Aim of the task
Copy nothing but the text: repeat each entry exactly and drop the images.

== Segment start ==

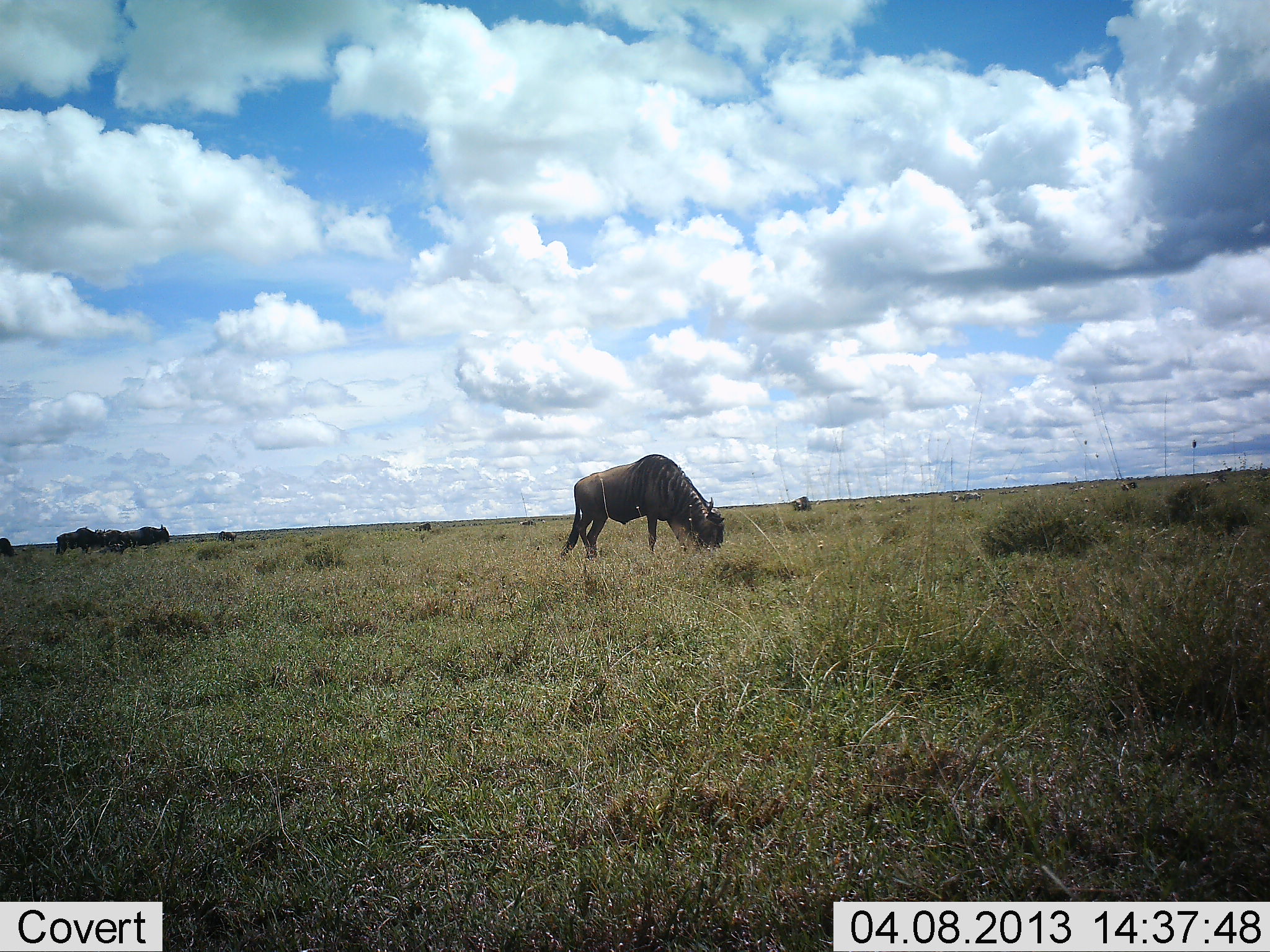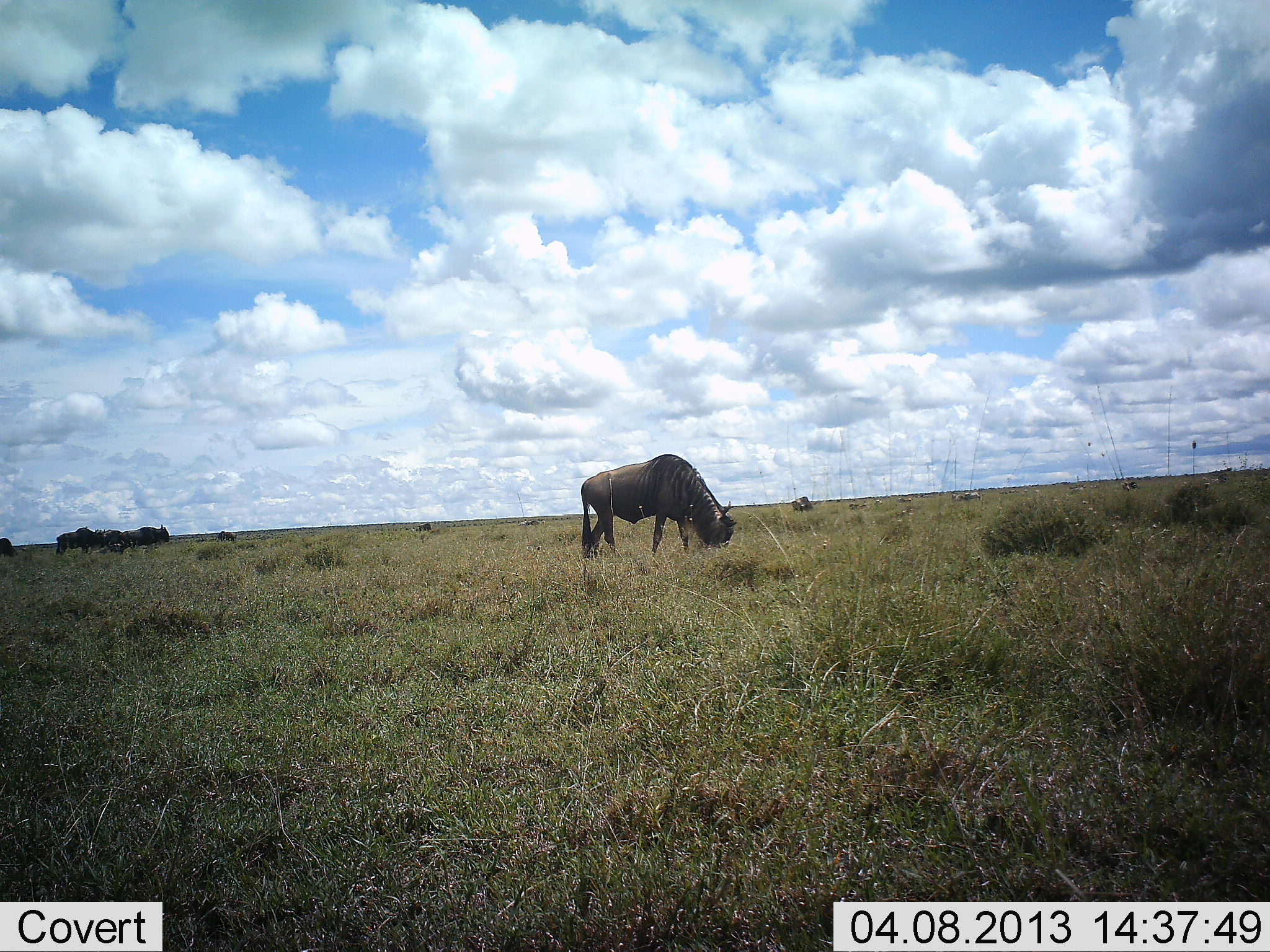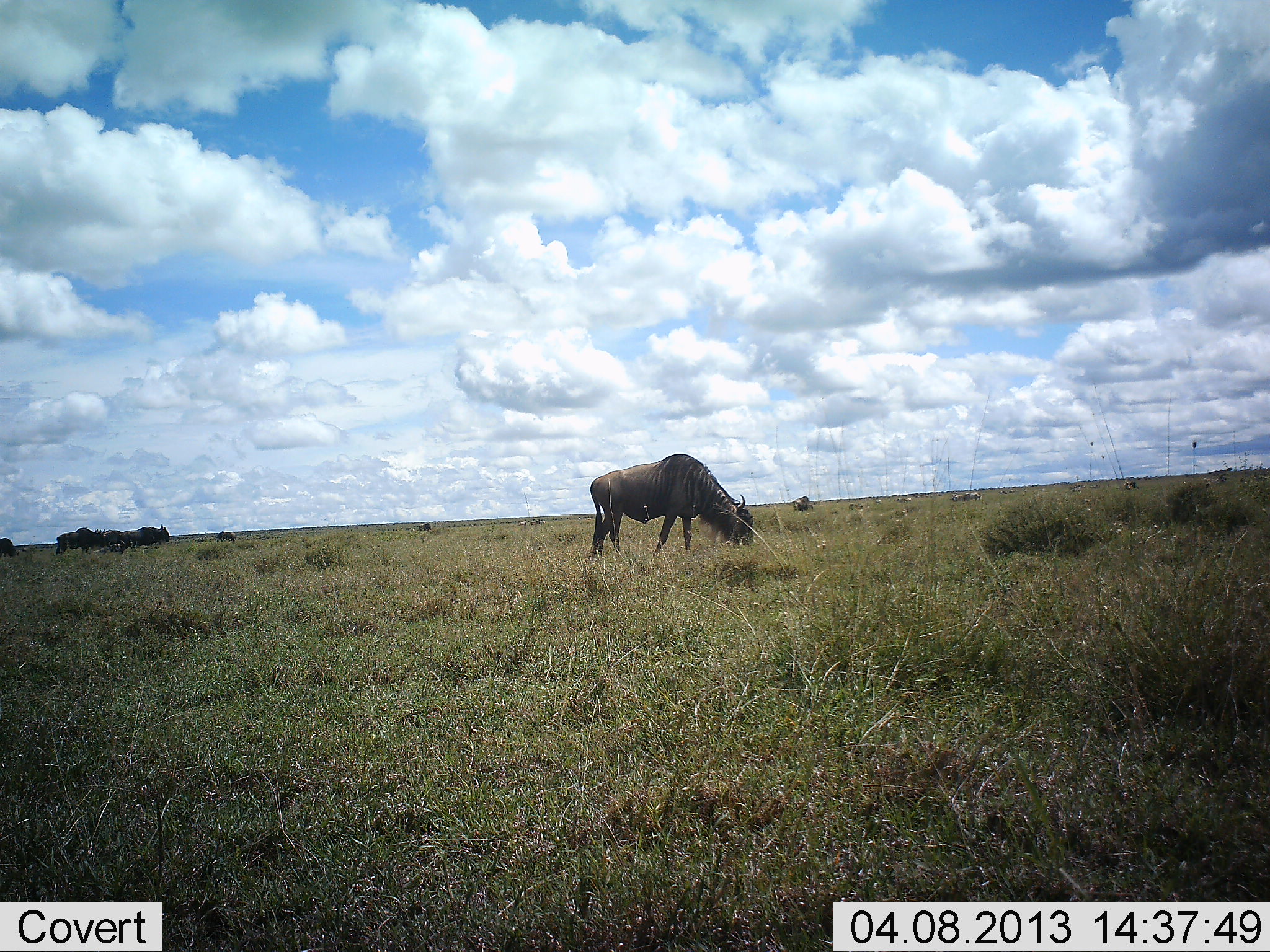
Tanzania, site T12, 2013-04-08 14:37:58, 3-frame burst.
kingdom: Animalia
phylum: Chordata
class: Mammalia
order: Artiodactyla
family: Bovidae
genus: Connochaetes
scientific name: Connochaetes taurinus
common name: blue wildebeest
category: wildebeest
Wildebeest (blue wildebeest) (Connochaetes taurinus), count 4. Behavior (volunteer vote fractions): standing 32%, resting 0%, moving 29%, interacting 0%. Young present (vote fraction): 0%. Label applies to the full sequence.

== Segment end ==

Reply
Tanzania, site T12, 2013-04-08 14:37:58, 3-frame burst.
kingdom: Animalia
phylum: Chordata
class: Mammalia
order: Artiodactyla
family: Bovidae
genus: Connochaetes
scientific name: Connochaetes taurinus
common name: blue wildebeest
category: wildebeest
Wildebeest (blue wildebeest) (Connochaetes taurinus), count 4. Behavior (volunteer vote fractions): standing 32%, resting 0%, moving 29%, interacting 0%. Young present (vote fraction): 0%. Label applies to the full sequence.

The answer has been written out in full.